Ghidetti
Studiare per riflettere. Sembra un po’ questa la cifra stilistica de L’abbaglio, film di Roberto Andò in questi giorni nelle sale cinematografiche del Paese. E lo studio per la riflessione riguarda un capitolo luminoso della nostra Storia (forse, assieme alla Resistenza, il più luminoso), vale a dire la Spedizione dei Mille del 1860 quando Garibaldi e le sue camicie rosse liberarono l’Italia meridionale dal giogo borbonico.

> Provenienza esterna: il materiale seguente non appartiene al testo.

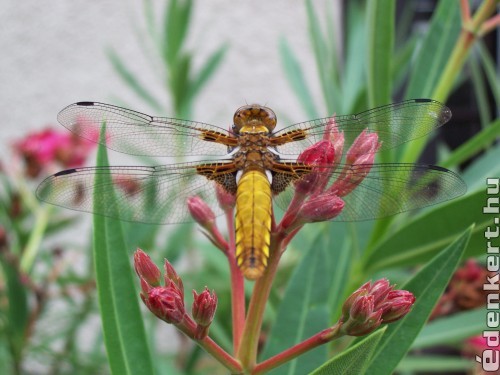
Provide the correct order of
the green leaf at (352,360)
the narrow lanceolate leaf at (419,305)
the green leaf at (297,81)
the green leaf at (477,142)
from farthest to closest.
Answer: the green leaf at (297,81), the green leaf at (477,142), the narrow lanceolate leaf at (419,305), the green leaf at (352,360)

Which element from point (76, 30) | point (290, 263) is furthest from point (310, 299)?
point (76, 30)

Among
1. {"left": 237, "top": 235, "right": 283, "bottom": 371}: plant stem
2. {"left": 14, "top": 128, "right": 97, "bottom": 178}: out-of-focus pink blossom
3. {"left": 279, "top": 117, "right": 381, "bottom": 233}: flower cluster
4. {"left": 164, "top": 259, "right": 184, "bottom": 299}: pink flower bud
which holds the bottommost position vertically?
{"left": 237, "top": 235, "right": 283, "bottom": 371}: plant stem

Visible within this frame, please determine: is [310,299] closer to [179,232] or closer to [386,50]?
[386,50]

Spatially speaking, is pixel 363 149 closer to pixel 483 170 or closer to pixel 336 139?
pixel 336 139

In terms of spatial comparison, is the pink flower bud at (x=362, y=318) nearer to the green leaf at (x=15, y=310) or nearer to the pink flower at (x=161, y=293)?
the pink flower at (x=161, y=293)

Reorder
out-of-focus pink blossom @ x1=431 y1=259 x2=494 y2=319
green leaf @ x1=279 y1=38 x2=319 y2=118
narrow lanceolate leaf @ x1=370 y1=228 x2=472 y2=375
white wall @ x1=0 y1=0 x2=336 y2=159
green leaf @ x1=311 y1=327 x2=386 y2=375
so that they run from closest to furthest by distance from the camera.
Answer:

Subito, e correttamente, il regista mette a fuoco il problema principale, oggetto di interesse e polemica feroce in migliaia e migliaia di libri, sul fine ultimo dell’epopea garibaldina: fu rivoluzione nazionale e basta o aveva finalità sociali, di redenzione del popolo schiavo di un apparato feudale, mafioso e tirannico? La scena è esemplare: l’Eroe dei Due Mondi promette di abolire la tassa sul sale e di distribuire le terre ai contadini. Loro, la plebe, esulta. I “signori”, con tanto di papillon e bombetta, si guardano perplessi. Una eco chiara e incontrovertibile dei temi cari al Gattopardo di Tomasi di Lampedusa con il famoso (e abusato) tutto cambi affinché nulla cambi.

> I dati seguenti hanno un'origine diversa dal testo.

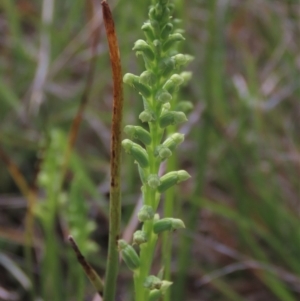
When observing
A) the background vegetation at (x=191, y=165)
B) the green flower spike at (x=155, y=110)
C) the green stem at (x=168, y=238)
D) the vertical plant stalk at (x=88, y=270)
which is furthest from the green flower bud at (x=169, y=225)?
A: the background vegetation at (x=191, y=165)

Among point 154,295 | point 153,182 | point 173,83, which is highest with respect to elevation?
point 173,83

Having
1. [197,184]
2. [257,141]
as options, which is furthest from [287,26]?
[197,184]

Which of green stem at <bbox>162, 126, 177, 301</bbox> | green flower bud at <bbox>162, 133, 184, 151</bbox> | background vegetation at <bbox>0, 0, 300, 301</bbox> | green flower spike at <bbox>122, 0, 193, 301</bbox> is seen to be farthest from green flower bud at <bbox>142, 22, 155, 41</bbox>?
background vegetation at <bbox>0, 0, 300, 301</bbox>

E poi ci sono i protagonisti in carne e ossa dell’avventura garibaldina, i Mille appunto. Giovani e meno giovani, con le loro camicie rosse (qui Andò ne fa indossare troppe, nella realtà erano molte meno essendo i soldati vestiti con le più differenti e bizzarre fogge), le loro paure, le loro speranze. Garibaldini riscoperti, verrebbe da dire. Come il protagonista del film: quel Vincenzo Giordano Orsini (interpretato da un Toni Servillo in ottima forma) autore della finta deviazione verso l’interno della Sicilia che, di fatto, permise a Garibaldi di entrare a Palermo dando così una botta irreversibile all’esercito del Borbone. Un Orsini che, da vecchio mazziniano (in gioventù aveva aderito alla Giovine Italia), capisce subito che i sogni di redenzione della popolazione saranno uccisi dal cinismo della politica politicante e dal potere dei nuovi padroni, i Savoia.

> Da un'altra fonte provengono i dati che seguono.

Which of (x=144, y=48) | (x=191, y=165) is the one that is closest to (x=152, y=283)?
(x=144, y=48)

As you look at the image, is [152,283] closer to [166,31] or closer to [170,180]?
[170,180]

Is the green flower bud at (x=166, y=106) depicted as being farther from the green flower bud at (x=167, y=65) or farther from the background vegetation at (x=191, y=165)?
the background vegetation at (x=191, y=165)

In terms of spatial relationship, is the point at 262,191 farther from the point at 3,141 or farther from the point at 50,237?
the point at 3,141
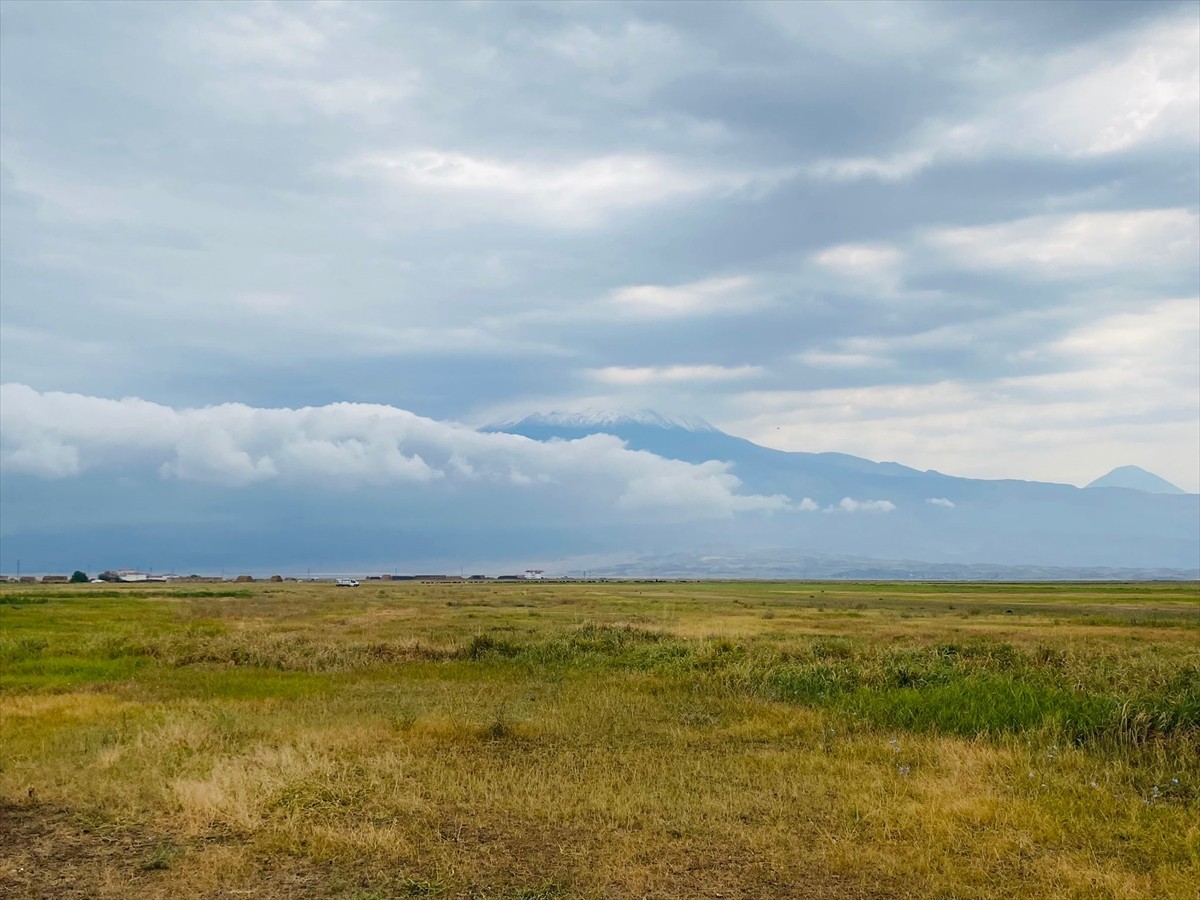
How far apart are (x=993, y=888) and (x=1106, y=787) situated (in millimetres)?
4971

Ma Andò compie un’ulteriore mossa, intelligente e imprevedibile. La mancata, vera rivoluzione non è solo opera dei poteri forti, ma anche di parte della gente. In tal senso sono esemplificativi i due personaggi (macchiette imbroglione) interpretati con rara maestria da Ficarra e Picone): usano la Spedizione dei Mille per i loro interessi, più o meno leciti, più o meno eticamente giudicabili. Insomma, la rappresentazione perfetta dell’italiano medio, quasi a voler rappresentare che i grandi cambiamenti li pensano e li attuano le élites intellettuali. Una coppia, quella di Ficarra e Picone, capace di gesti nobili che poi, e di più non riveliamo, tali non sono. L’imperdibile finale lo dimostra.
Altro elemento metaforico ma con forti radici storiche riguarda l’uso delle carte da gioco, vere e altre protagoniste del film. Esse sono presenti sin dall’inizio e caratterizzano tutte le vicende. Come a dire (ed è vero): l’impresa garibaldina fu un azzardo (costruito a tavolino, certo, ma su di un tavolino disseminato di ideali) e, come tale, dava enorme fastidio alla politica e quindi doveva essere fermato. Meglio: utilizzato per farne un proprio tornaconto, la conquista di uno Stato sì tirannico e dispotico, ma pur sempre sovrano.
Azzeccati, segno di uno studio intenso e profondo, i luoghi della storia, vale a dire quella Sicilia occidentale situata nel trapanese e impareggiabile nel suo mare, nelle sue coste, nei suoi cieli abbaglianti.
Un lavoro, dunque, storicamente ben architettato, salvo lo sbarco di Marsala, un po’ affrettato e senza la presenza delle navi inglesi che, di fatto, permisero l’inizio di quella fantastica avventura. Patriottica eppur idealmente permeata da una gran voglia di riscatto sociale.